Brief
When you reach the records below, repeat each one exactly as written.

═════ Records shown ═════

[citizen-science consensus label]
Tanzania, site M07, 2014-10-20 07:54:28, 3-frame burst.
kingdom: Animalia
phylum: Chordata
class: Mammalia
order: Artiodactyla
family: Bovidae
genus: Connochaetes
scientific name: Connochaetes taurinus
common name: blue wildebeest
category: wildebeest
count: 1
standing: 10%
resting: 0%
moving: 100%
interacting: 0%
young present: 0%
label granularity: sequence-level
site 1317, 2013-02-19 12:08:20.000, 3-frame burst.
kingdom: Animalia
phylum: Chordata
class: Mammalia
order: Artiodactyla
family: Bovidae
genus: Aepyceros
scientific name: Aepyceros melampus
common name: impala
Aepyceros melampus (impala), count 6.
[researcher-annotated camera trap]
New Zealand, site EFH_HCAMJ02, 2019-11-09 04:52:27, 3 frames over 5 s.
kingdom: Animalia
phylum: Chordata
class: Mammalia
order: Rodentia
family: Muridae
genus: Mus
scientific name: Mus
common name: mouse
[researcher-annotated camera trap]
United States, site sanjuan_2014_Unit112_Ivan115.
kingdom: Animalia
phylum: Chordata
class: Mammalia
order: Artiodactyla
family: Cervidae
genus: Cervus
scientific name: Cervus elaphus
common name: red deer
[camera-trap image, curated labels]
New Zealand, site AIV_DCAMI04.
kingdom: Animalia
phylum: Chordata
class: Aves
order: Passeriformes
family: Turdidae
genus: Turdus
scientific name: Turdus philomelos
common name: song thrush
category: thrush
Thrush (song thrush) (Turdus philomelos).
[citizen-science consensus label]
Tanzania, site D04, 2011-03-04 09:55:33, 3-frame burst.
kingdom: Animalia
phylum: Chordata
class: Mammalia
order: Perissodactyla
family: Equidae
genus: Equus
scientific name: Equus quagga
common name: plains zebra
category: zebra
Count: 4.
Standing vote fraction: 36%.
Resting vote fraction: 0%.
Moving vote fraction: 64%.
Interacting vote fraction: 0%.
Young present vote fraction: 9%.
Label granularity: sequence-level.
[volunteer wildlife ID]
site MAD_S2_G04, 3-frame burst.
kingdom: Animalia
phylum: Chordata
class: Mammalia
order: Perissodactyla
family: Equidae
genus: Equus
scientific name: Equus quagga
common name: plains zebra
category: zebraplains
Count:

═════

The answer
[citizen-science consensus label]
Tanzania, site M07, 2014-10-20 07:54:28, 3-frame burst.
kingdom: Animalia
phylum: Chordata
class: Mammalia
order: Artiodactyla
family: Bovidae
genus: Connochaetes
scientific name: Connochaetes taurinus
common name: blue wildebeest
category: wildebeest
count: 1
standing: 10%
resting: 0%
moving: 100%
interacting: 0%
young present: 0%
label granularity: sequence-level
site 1317, 2013-02-19 12:08:20.000, 3-frame burst.
kingdom: Animalia
phylum: Chordata
class: Mammalia
order: Artiodactyla
family: Bovidae
genus: Aepyceros
scientific name: Aepyceros melampus
common name: impala
Aepyceros melampus (impala), count 6.
[researcher-annotated camera trap]
New Zealand, site EFH_HCAMJ02, 2019-11-09 04:52:27, 3 frames over 5 s.
kingdom: Animalia
phylum: Chordata
class: Mammalia
order: Rodentia
family: Muridae
genus: Mus
scientific name: Mus
common name: mouse
[researcher-annotated camera trap]
United States, site sanjuan_2014_Unit112_Ivan115.
kingdom: Animalia
phylum: Chordata
class: Mammalia
order: Artiodactyla
family: Cervidae
genus: Cervus
scientific name: Cervus elaphus
common name: red deer
[camera-trap image, curated labels]
New Zealand, site AIV_DCAMI04.
kingdom: Animalia
phylum: Chordata
class: Aves
order: Passeriformes
family: Turdidae
genus: Turdus
scientific name: Turdus philomelos
common name: song thrush
category: thrush
Thrush (song thrush) (Turdus philomelos).
[citizen-science consensus label]
Tanzania, site D04, 2011-03-04 09:55:33, 3-frame burst.
kingdom: Animalia
phylum: Chordata
class: Mammalia
order: Perissodactyla
family: Equidae
genus: Equus
scientific name: Equus quagga
common name: plains zebra
category: zebra
Count: 4.
Standing vote fraction: 36%.
Resting vote fraction: 0%.
Moving vote fraction: 64%.
Interacting vote fraction: 0%.
Young present vote fraction: 9%.
Label granularity: sequence-level.
[volunteer wildlife ID]
site MAD_S2_G04, 3-frame burst.
kingdom: Animalia
phylum: Chordata
class: Mammalia
order: Perissodactyla
family: Equidae
genus: Equus
scientific name: Equus quagga
common name: plains zebra
category: zebraplains
Count:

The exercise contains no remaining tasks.